October In Pictures

Taken on a morning walk along the banks of the Thames at Henley, not a great angle, but my lens was playing up so it's the only one without a black circle around it.  Shame about the plastic bottle...

I think this is a post with weeds growing on it, an intriguing shape.

The  mansion below is said to be built from the proceeds of slavery.  You can just see a jogger and a rower enjoying the exceptional weather.

                                    Ephemeral Virginia Creeper vines with shadows.

The view below from my bedroom, by the time I had grabbed my camera the glowing autumnal sunrise was fast disappearing, you can just see it disappearing into the cloud above the church.

Just so that you know my life is not all quiet walks and views, my son and his band performing at a gig.

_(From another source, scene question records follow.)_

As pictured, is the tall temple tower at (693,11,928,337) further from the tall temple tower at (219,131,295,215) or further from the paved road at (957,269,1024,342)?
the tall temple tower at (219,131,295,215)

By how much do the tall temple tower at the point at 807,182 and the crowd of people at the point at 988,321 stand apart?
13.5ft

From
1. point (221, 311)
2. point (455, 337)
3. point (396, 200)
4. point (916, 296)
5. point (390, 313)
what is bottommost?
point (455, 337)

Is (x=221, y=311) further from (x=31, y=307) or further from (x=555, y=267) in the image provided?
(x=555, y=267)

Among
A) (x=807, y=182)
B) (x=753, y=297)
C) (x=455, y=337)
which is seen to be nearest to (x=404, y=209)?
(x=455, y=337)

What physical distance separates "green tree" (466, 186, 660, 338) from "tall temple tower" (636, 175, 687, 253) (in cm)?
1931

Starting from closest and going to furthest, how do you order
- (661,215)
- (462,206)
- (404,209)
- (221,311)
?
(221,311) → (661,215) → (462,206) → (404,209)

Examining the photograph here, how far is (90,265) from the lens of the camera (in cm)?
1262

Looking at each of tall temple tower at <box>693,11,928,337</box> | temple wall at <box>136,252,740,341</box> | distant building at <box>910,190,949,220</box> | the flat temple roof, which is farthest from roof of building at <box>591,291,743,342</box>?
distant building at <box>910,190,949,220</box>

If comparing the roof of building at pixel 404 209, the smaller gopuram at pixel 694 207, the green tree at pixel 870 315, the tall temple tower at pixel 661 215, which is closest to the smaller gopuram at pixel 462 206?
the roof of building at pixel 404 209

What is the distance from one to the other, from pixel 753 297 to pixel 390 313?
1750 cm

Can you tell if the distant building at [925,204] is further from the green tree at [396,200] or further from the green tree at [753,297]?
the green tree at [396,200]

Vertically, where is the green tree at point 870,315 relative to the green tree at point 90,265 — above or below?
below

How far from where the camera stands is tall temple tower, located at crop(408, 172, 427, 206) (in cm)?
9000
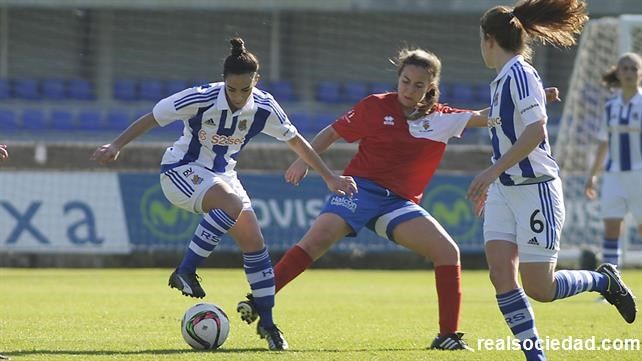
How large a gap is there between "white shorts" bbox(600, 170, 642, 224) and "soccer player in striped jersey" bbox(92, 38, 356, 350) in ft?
16.0

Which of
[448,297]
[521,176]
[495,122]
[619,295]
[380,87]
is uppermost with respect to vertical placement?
[495,122]

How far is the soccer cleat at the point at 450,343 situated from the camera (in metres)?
7.45

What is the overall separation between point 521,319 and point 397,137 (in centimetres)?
216

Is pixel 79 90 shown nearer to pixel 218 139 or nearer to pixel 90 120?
pixel 90 120

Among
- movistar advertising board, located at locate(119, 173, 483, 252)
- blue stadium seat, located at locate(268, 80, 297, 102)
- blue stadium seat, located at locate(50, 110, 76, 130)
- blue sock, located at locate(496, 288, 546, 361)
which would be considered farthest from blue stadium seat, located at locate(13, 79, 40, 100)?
blue sock, located at locate(496, 288, 546, 361)

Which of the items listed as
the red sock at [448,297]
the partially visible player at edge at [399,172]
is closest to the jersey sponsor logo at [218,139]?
the partially visible player at edge at [399,172]

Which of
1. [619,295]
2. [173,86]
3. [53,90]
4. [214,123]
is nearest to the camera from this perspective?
[619,295]

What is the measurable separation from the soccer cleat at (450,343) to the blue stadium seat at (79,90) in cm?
1814

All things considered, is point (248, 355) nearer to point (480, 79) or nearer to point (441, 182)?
point (441, 182)

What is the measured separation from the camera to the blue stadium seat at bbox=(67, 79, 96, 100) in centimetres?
2466

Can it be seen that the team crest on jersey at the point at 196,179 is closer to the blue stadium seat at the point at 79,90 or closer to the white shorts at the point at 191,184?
the white shorts at the point at 191,184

Back to the views...  I have just returned from a trip to visit Haworth.  My daughter and I explored the Bronte countryside and the area around the parsonage that gave a home to the Bronte sisters.  The museum was excellent, it really gave you a feel of their daily life, but amongst the rooms was an exhibit which seemed a little distracting to me, a first time visitor.  Dog head photographs exhibits were in every room, in abundance.  A stuffed giraffe next to the first floor window overlooking the graveyard?
 If I had to describe it in one word, that word would be disconcerting. 

My daughter walking through the Bronte Meadow at the back of the parsonage.  It was a windy and quiet day, not Wuthering Heights weather at all.  More Jane Eyre on a brisk stroll to the church.

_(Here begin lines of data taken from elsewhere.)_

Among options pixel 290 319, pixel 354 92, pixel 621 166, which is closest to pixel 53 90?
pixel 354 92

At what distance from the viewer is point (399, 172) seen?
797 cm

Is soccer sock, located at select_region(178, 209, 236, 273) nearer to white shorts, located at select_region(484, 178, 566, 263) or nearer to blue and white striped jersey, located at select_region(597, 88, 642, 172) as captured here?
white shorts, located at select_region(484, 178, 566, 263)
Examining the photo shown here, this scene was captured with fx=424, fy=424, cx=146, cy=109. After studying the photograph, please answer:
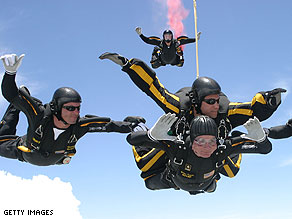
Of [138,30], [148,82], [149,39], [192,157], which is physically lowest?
[192,157]

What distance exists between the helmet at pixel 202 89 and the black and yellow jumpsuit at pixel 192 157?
792mm

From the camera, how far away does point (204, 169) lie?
275 inches

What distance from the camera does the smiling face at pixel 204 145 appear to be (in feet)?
21.6

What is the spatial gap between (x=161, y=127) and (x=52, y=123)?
7.70 ft

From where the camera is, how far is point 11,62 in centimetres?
757

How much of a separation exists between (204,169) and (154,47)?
19.8 feet

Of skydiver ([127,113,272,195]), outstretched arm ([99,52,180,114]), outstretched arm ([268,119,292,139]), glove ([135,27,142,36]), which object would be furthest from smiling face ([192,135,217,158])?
glove ([135,27,142,36])

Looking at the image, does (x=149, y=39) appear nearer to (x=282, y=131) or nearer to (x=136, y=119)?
(x=136, y=119)

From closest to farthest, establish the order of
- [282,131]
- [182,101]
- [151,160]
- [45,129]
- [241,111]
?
[282,131] < [241,111] < [182,101] < [45,129] < [151,160]

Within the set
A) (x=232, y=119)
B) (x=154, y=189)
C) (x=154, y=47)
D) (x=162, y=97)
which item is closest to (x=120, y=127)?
(x=162, y=97)

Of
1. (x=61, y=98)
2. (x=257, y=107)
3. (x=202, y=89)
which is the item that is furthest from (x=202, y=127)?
(x=61, y=98)

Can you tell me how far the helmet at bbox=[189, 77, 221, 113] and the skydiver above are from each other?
483 cm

I went with moody monochrome for the graveyard and parsonage shots.  There was quite a gruesome fact about the graveyard.  The Rector Patrick Bronte (father) campaigned for more land for his graveyard and for improvement for the village water supply.   The two causes were linked.  Due to the fashion for covering the graves with large stones, no plants grew on the graves, and thus oxygen was prevented from getting into the burial hole.  This slowed down body decomposition considerably.  Then a noxious oily liquid started to appear in the village water supply...  Once the public health inspector Charles Babbage got involved, the newer graves were not covered with a stone but marked with an upright stone or carving instead.

The trees that came along later add an air of menace;  giving a perch for the murder of crows (the collective noun, not my fevered imaginings) and causing havoc with the large horizontal grave markers. Spooky.

All of the Bronte family, with the exception of Anne are buried under the church (it was later rebuilt).  I can see why thousands of people make the pilgrimage every year, the Parsonage is a very special place.  The horsehair sofa on which Charlotte died was appropriately in the front room where the Bronte siblings wrote their stories together.   They would pace round the table in that small but cosy room, reading the stories out loud to each other during the long dark evenings. It made me think, if their mother had lived, if their father had been less strange, if they'd had a telly....  We would not have great novels filled with wild, unforgiving moorland, strong, colourful characters, love and loss.